_What the task requires_
Each record is to be written out exactly as it appears.

Extracted page text data
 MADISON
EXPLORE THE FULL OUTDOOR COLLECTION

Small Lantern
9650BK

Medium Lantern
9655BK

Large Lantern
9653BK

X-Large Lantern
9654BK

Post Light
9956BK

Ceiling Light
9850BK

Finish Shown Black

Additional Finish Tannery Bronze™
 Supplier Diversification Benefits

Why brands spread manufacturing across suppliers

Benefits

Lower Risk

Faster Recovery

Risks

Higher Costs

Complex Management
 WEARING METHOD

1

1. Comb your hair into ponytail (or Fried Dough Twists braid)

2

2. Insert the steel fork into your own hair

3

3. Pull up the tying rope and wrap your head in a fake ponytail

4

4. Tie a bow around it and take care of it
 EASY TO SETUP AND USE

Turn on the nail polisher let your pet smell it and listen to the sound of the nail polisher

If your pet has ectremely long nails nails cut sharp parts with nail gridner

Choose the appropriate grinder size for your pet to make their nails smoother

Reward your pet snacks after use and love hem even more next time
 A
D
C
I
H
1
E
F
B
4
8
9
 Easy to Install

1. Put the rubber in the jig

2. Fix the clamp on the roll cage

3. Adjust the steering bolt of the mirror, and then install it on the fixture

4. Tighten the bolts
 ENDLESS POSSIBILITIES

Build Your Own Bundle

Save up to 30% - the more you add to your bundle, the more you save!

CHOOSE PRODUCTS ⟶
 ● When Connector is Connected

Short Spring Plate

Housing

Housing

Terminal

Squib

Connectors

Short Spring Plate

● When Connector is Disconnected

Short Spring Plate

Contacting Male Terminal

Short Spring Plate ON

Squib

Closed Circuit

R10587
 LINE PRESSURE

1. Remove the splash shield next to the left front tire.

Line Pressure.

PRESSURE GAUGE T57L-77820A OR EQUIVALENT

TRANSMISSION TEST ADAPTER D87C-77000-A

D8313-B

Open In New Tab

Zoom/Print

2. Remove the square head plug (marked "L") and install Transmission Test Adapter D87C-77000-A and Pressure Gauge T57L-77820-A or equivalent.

_Response to this task_
 MADISON
EXPLORE THE FULL OUTDOOR COLLECTION

Small Lantern
9650BK

Medium Lantern
9655BK

Large Lantern
9653BK

X-Large Lantern
9654BK

Post Light
9956BK

Ceiling Light
9850BK

Finish Shown Black

Additional Finish Tannery Bronze™
 Supplier Diversification Benefits

Why brands spread manufacturing across suppliers

Benefits

Lower Risk

Faster Recovery

Risks

Higher Costs

Complex Management
 WEARING METHOD

1

1. Comb your hair into ponytail (or Fried Dough Twists braid)

2

2. Insert the steel fork into your own hair

3

3. Pull up the tying rope and wrap your head in a fake ponytail

4

4. Tie a bow around it and take care of it
 EASY TO SETUP AND USE

Turn on the nail polisher let your pet smell it and listen to the sound of the nail polisher

If your pet has ectremely long nails nails cut sharp parts with nail gridner

Choose the appropriate grinder size for your pet to make their nails smoother

Reward your pet snacks after use and love hem even more next time
 A
D
C
I
H
1
E
F
B
4
8
9
 Easy to Install

1. Put the rubber in the jig

2. Fix the clamp on the roll cage

3. Adjust the steering bolt of the mirror, and then install it on the fixture

4. Tighten the bolts
 ENDLESS POSSIBILITIES

Build Your Own Bundle

Save up to 30% - the more you add to your bundle, the more you save!

CHOOSE PRODUCTS ⟶
 ● When Connector is Connected

Short Spring Plate

Housing

Housing

Terminal

Squib

Connectors

Short Spring Plate

● When Connector is Disconnected

Short Spring Plate

Contacting Male Terminal

Short Spring Plate ON

Squib

Closed Circuit

R10587
 LINE PRESSURE

1. Remove the splash shield next to the left front tire.

Line Pressure.

PRESSURE GAUGE T57L-77820A OR EQUIVALENT

TRANSMISSION TEST ADAPTER D87C-77000-A

D8313-B

Open In New Tab

Zoom/Print

2. Remove the square head plug (marked "L") and install Transmission Test Adapter D87C-77000-A and Pressure Gauge T57L-77820-A or equivalent.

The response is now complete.